Ignacio Camacho-ABC
Son los agricultores quienes luchan contra la España vacía frente al medioambientalismo hueco de la política urbanita
No, claro que no se trata (sólo) del salario mínimo. Aunque muchos de esos «terratenientes» que dice el sindicoseparatista Pepe Álvarez apenas lo ganen después de pagar costes laborales, de producción y de amortización de la tierra. La subida del SMI ha sido el chispazo de un malestar latente en el campo que tiene muchas causas: los nuevos aranceles, los bajos precios en origen, la presión de la cadena de distribución, los impuestos al diésel, incluso los desarreglos del clima, que por cierto la agricultura contribuye a paliar más que la mayoría de esos ecologistas de despacho con aire acondicionado. Ahora unos políticos urbanitas, atentos a una clientela de redes sociales y series de plataforma digital, han tomado una medida socioeconómica que olvida los territorios sin cobertura donde apenas cosechan votos aunque se les llene la boca de palabras floridas sobre la galopante despoblación de una España que no pisan. Pero como el aceite no cuelga envasado de los olivares ni las patatas se recolectan fritas, los productores se asfixian en una crisis de rentabilidad de sus materias primas.

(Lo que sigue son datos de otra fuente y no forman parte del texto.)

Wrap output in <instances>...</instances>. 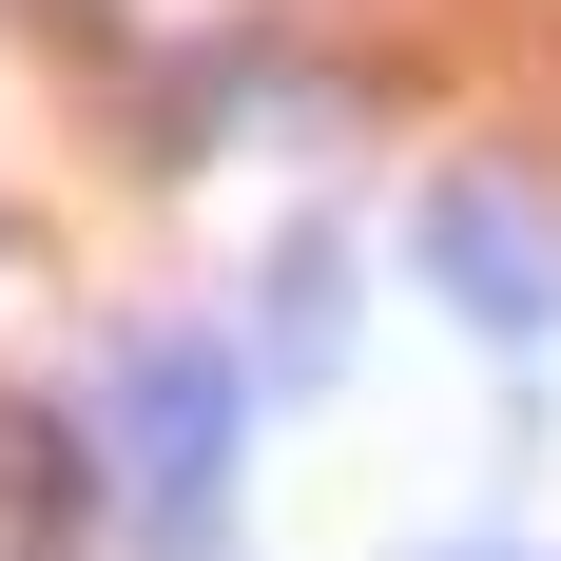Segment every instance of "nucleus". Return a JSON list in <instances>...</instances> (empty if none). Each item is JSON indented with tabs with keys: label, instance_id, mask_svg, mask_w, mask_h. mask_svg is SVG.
<instances>
[{
	"label": "nucleus",
	"instance_id": "nucleus-6",
	"mask_svg": "<svg viewBox=\"0 0 561 561\" xmlns=\"http://www.w3.org/2000/svg\"><path fill=\"white\" fill-rule=\"evenodd\" d=\"M0 252H20V214H0Z\"/></svg>",
	"mask_w": 561,
	"mask_h": 561
},
{
	"label": "nucleus",
	"instance_id": "nucleus-4",
	"mask_svg": "<svg viewBox=\"0 0 561 561\" xmlns=\"http://www.w3.org/2000/svg\"><path fill=\"white\" fill-rule=\"evenodd\" d=\"M252 116H348V78H310L290 39H194V78H156V98H136V156L194 174V156H232Z\"/></svg>",
	"mask_w": 561,
	"mask_h": 561
},
{
	"label": "nucleus",
	"instance_id": "nucleus-2",
	"mask_svg": "<svg viewBox=\"0 0 561 561\" xmlns=\"http://www.w3.org/2000/svg\"><path fill=\"white\" fill-rule=\"evenodd\" d=\"M407 272H426V310H446V330L504 348V368H542V348H561V214H542V174H504V156L426 174Z\"/></svg>",
	"mask_w": 561,
	"mask_h": 561
},
{
	"label": "nucleus",
	"instance_id": "nucleus-1",
	"mask_svg": "<svg viewBox=\"0 0 561 561\" xmlns=\"http://www.w3.org/2000/svg\"><path fill=\"white\" fill-rule=\"evenodd\" d=\"M252 348L232 330H116L98 348V465H116V523L136 561H232L252 542Z\"/></svg>",
	"mask_w": 561,
	"mask_h": 561
},
{
	"label": "nucleus",
	"instance_id": "nucleus-3",
	"mask_svg": "<svg viewBox=\"0 0 561 561\" xmlns=\"http://www.w3.org/2000/svg\"><path fill=\"white\" fill-rule=\"evenodd\" d=\"M232 348H252V388H272V407H330L348 368H368V252H348V214H272Z\"/></svg>",
	"mask_w": 561,
	"mask_h": 561
},
{
	"label": "nucleus",
	"instance_id": "nucleus-5",
	"mask_svg": "<svg viewBox=\"0 0 561 561\" xmlns=\"http://www.w3.org/2000/svg\"><path fill=\"white\" fill-rule=\"evenodd\" d=\"M407 561H561V542H523V523H446V542H407Z\"/></svg>",
	"mask_w": 561,
	"mask_h": 561
}]
</instances>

Y si protestan, los acusan de carcas o de populistas y el Gobierno manda a la Policía que los reprima con una dureza que nadie vio durante las recientes algaradas independentistas.
La queja campesina -por la sequía o por la tormenta, por el calor o por el pedrisco- es un tópico que incordia a todos los Gobiernos, sobre todo desde que el marco liberal europeo impide la regulación de los precios. Pero el sector primario está harto de quedar postergado en la moda de la política de diseño, la de los gurús que hablan de energías eólicas o fotovoltaicas sin haberse curtido al sol o al viento, la de los animalistas que piensan en el bienestar de las mascotas sin preocuparse de los problemas ganaderos, la de los veganos que jamás se han inclinado sobre los surcos y los terrones a la intemperie de un horizonte abierto. La de los demógrafos y planificadores académicos que hablan de fijar población mientras cuadran presupuestos dejando a las pequeñas localidades rurales sin médico, sin tren o sin colegio.
De vez en vez, ese mundo silencioso curtido en amaneceres fríos corta las carreteras con tractores o sube a la ciudad a hacer un poco de ruido. A veces logra que lo reciba un ministro y le prometa una gestión en Bruselas, una subvención o una ampliación de regadío. Y hasta la próxima, a seguir fajándose con la naturaleza a brazo partido. Eso si no recibe el desdén capitalino, la etiqueta arrogante de paletos o señoritos o el consejo de reconvertir los cortijos, las alquerías o las haciendas en hotelitos turísticos.
Contra el peligro real de la España vacía, los agricultores resistentes han prendido de sus solapas un lazo verde. El color de un paisaje cuyo futuro languidece porque el medioambientalismo de salón desprecia los rigores del trabajo al relente.